Slow boat rides along rivers and canals may well be one of the last leisurely modes of transportation.
Beyond the inviting languid afternoons that pass by at 5mph, this millennia-old form of cruising along the Saigon River guarantees a taste of the local culture – and an up-close view of gorgeous meandering landscapes studded with villas, bamboo shacks, palm trees and the occasional Heineken billboard.
Our group arrives at the floating dock adjoining Thao Dien Village in District 2 and is introduced to Brutus – a riverboat that is the equivalent of a floating convertible Cadillac. It’s a beauty of lacquered wood, upholstered with cushy seating and fitted out with an eight-ball beer tap. Our Captain is Jochem, who tells me Brutus was built in Saigon back in 2010 when he and his girlfriend, director of Tau Saigon, Hanh, came up with the idea of a boating service as a way for their friends to cruise the backwaters around An Phu and its wetland on the weekends. They would sail around Thanh Da Island and find an inviting place to go ashore for a barbeque and a few “coldies”.
We clamber aboard while Jochem readies Brutus for the trip and Hanh pulls us a round of beers. Our route for the day takes us around the curve of Thanh Da Island, under Xa Lo Hanoi and out to the wetlands around An Phu. Also offered are routes to the 18th century floating temple of Phu Chau Mieu, the full circuit of the elephant head-shaped Thanh Da Island, and the gauntlet of Saigon River in District 1, starting from Bach Dang Pier. Each of the routes takes about two hours and catering is also available.
The atmosphere is relaxed in that magical way you usually get only on holiday. Hanh brings out a platter of seafood rice paper rolls and refills our beers. Swallows dart overhead; white cranes lift their necks from the reeds. Out here in the backwaters, noisy Saigon feels far away.
Brutus, though quite young, has already had stints both here in Southeast Asia and in Jochem’s native Holland, where it plied the waterways of Amsterdam for a time.
“You sailed it all the way to Holland?” I ask.
“No,” he replies matter-of-factly. “It was shipped there.” It never occurred to me before that you could ship a ship somewhere.
“And what happened after that?”
“I had it shipped back.”
Wow.
“What’s the most number of people you’ve managed to fit onto this thing?”
“About 60. It was King’s Day in Holland, the biggest holiday of the year, and all the waterways were crammed with boats and people. Nobody cares on King’s Day how many people you fit on your boat. Everybody’s having too much fun. There were people elbowing their way to the beer tap, and the little roof up there was filled with people dancing”.
Spa boat
Tau Saigon is a new service, launched over a month ago after Brutus returned to Saigon’s waterways. The couple’s first vessel before Brutus was a smaller six-person boat, which Jochem now uses for fishing back in his hometown. Then they upgraded to a larger vessel with an outboard motor.

======

• JOB A:
According to the Saigon riverboat article, in what year was Brutus built?
The article above bears no relation to the listing.

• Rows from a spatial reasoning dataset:
======

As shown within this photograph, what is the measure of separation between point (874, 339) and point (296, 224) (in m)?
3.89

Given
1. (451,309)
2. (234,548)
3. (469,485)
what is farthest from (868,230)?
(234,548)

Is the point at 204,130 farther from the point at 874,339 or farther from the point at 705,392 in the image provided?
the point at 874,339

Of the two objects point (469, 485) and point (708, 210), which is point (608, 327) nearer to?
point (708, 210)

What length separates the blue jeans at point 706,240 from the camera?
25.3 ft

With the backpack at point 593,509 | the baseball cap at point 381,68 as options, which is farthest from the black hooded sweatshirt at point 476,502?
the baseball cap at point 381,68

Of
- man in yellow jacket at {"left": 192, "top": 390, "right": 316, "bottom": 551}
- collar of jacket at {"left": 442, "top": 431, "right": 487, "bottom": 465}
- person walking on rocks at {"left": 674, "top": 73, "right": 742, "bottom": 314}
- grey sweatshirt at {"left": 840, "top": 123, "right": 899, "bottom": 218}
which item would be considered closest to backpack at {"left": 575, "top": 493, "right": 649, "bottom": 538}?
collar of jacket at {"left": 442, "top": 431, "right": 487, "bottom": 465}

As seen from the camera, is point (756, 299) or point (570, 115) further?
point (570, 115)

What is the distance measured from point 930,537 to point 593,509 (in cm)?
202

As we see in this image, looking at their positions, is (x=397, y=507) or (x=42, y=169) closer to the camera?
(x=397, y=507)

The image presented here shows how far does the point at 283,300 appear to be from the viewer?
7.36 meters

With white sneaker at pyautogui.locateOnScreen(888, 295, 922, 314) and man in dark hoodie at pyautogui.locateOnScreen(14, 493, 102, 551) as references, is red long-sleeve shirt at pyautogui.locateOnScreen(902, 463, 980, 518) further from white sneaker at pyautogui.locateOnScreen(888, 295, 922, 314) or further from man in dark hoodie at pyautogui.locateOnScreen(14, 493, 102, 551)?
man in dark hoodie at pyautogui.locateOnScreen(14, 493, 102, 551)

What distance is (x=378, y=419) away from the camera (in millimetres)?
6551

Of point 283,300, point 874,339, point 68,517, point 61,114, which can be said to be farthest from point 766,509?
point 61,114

======

• JOB B:
Return each line of the listing that contains the string "locateOnScreen".

• TASK SOLUTION A:
2010

• TASK SOLUTION B:
With white sneaker at pyautogui.locateOnScreen(888, 295, 922, 314) and man in dark hoodie at pyautogui.locateOnScreen(14, 493, 102, 551) as references, is red long-sleeve shirt at pyautogui.locateOnScreen(902, 463, 980, 518) further from white sneaker at pyautogui.locateOnScreen(888, 295, 922, 314) or further from man in dark hoodie at pyautogui.locateOnScreen(14, 493, 102, 551)?
man in dark hoodie at pyautogui.locateOnScreen(14, 493, 102, 551)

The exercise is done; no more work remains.